Concluyen este mes de abril tres icónicas coreografías del checo Jiří Kylian con las que el Ballet de l’Opéra de Lyon ha copado el Gran Teatre barcelonés.
Un sugerente repertorio de cuerpos engastados en telones que despliegan y repliegan cuadros en «Bella figura»; los floretes dúctiles como tendones sensuales en «Petit Morte» sobre música en directo de Mozart con el certero Santiago Serrate a la batuta; y la caída de Ícaro de «Wings of wax» al son de una heterogénea reunión de piezas de cuerda que despliega a Heinrich von Biber, John Cage, Philip Glass, Bach y Sitkovetsky.
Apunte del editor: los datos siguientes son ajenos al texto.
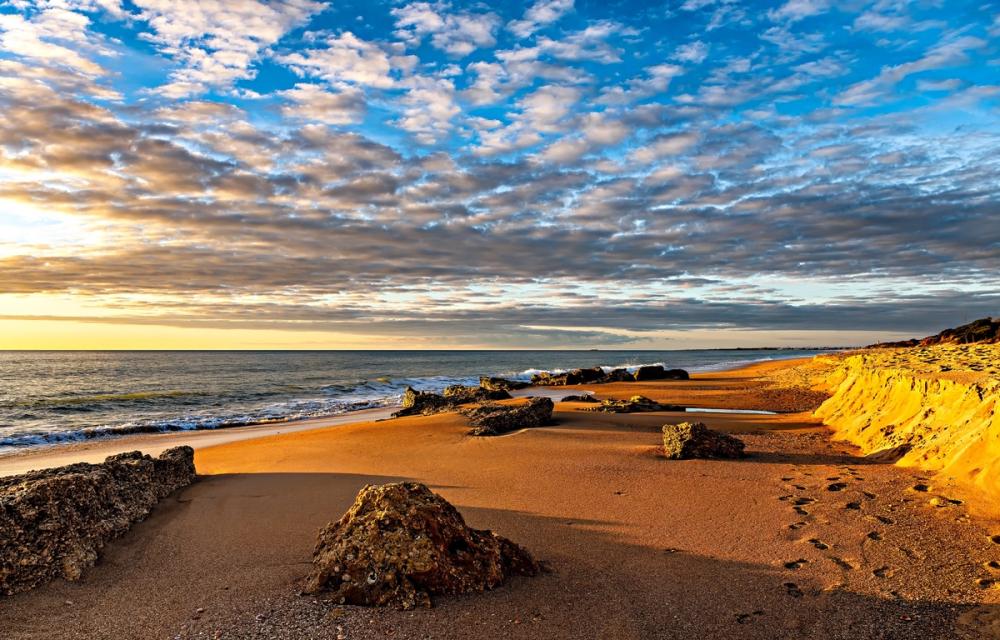 Solnedgang lager varme farger over stranden ved Conil de la Frontera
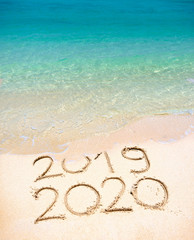 Happy New Year 2020, lettering on the beach with wave and clear blue sea. Numbers 2020 year on the sea shore, message handwritten in the golden sand on beautiful beach background. New Years concept.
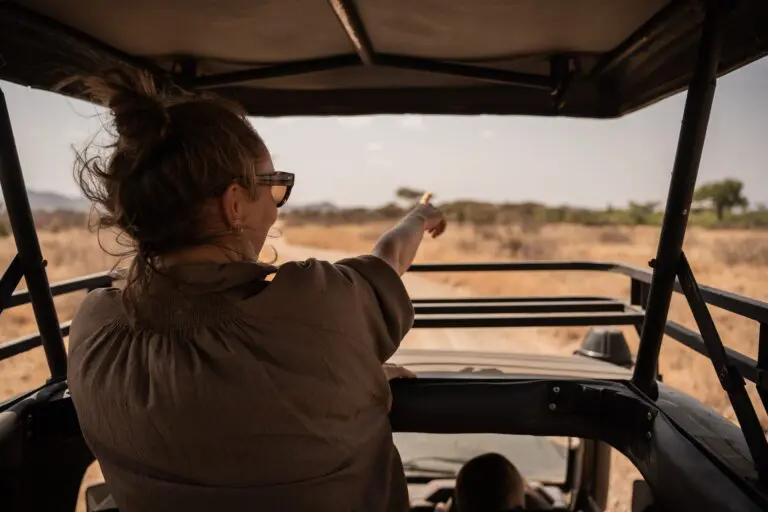 woman pointing from safari vehicle on a dry landscape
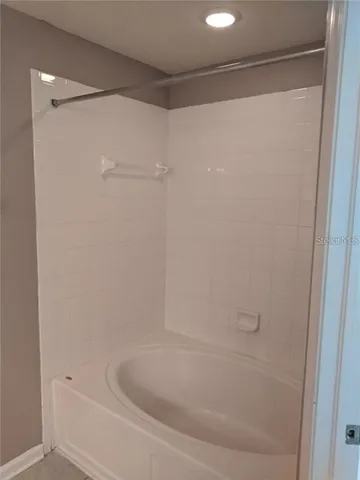 a close view of a bathtub in bathroom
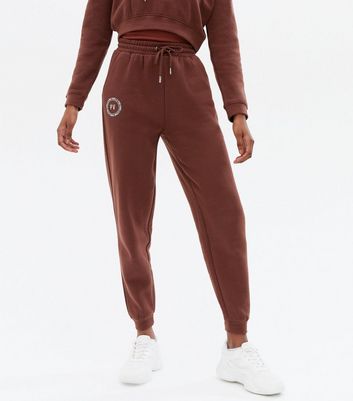 dark brown tracksuit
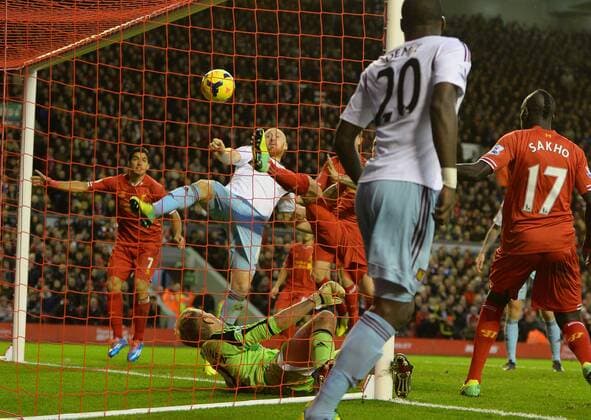 James Collins of West Ham United turns the ball into his own net for the second goal - Barclays Premier League - Liverpool vs West Ham Utd - Anfield Stadium - Liverpool - England - 7th December 2013 - Picture Simon Bellis Sportimage EDITORIAL USE ONLY. No use with unauthorised audio, video, data, fixture lists, club league logos or live services. Online in-match use limited to 120 images, no video emulation. No use in betting, games or single club league player publications.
Su heterogeneidad goza, sin embargo, de una asombrosa contigüidad narrativa, estética, y conceptual, y de algún modo, la insistencia de la cuerda parece sumergir obsesivamente a los bailarines y al espectador en la fricción vibrada que el vuelo ha de producir en cada cánula y fibra del plumaje en descomposición de Ícaro.
Preside la escena de «Alas de cera» un árbol robusto que flota bocabajo con un foco de luz orbitando en torno a él como un sol desorientante, tal y como lo percibiría alguien que cae en espiral. La posición inversa del ramaje y las raíces sirven así como muestra de un paisaje vuelto del revés con la tierra arriba y el cielo abajo, de manera que los bailarines se desenvuelven apoyados en el plano celeste con sus cabezas apuntando en un perpetuo picado. Saltos, tirabuzones, agarres y deslizamientos son así levedades que tientan de puntillas el apoyo celestial del cuerpo de Ícaro. Su forma de volar es en el cuerpo de bailarines una hermosa variedad de formas de caer.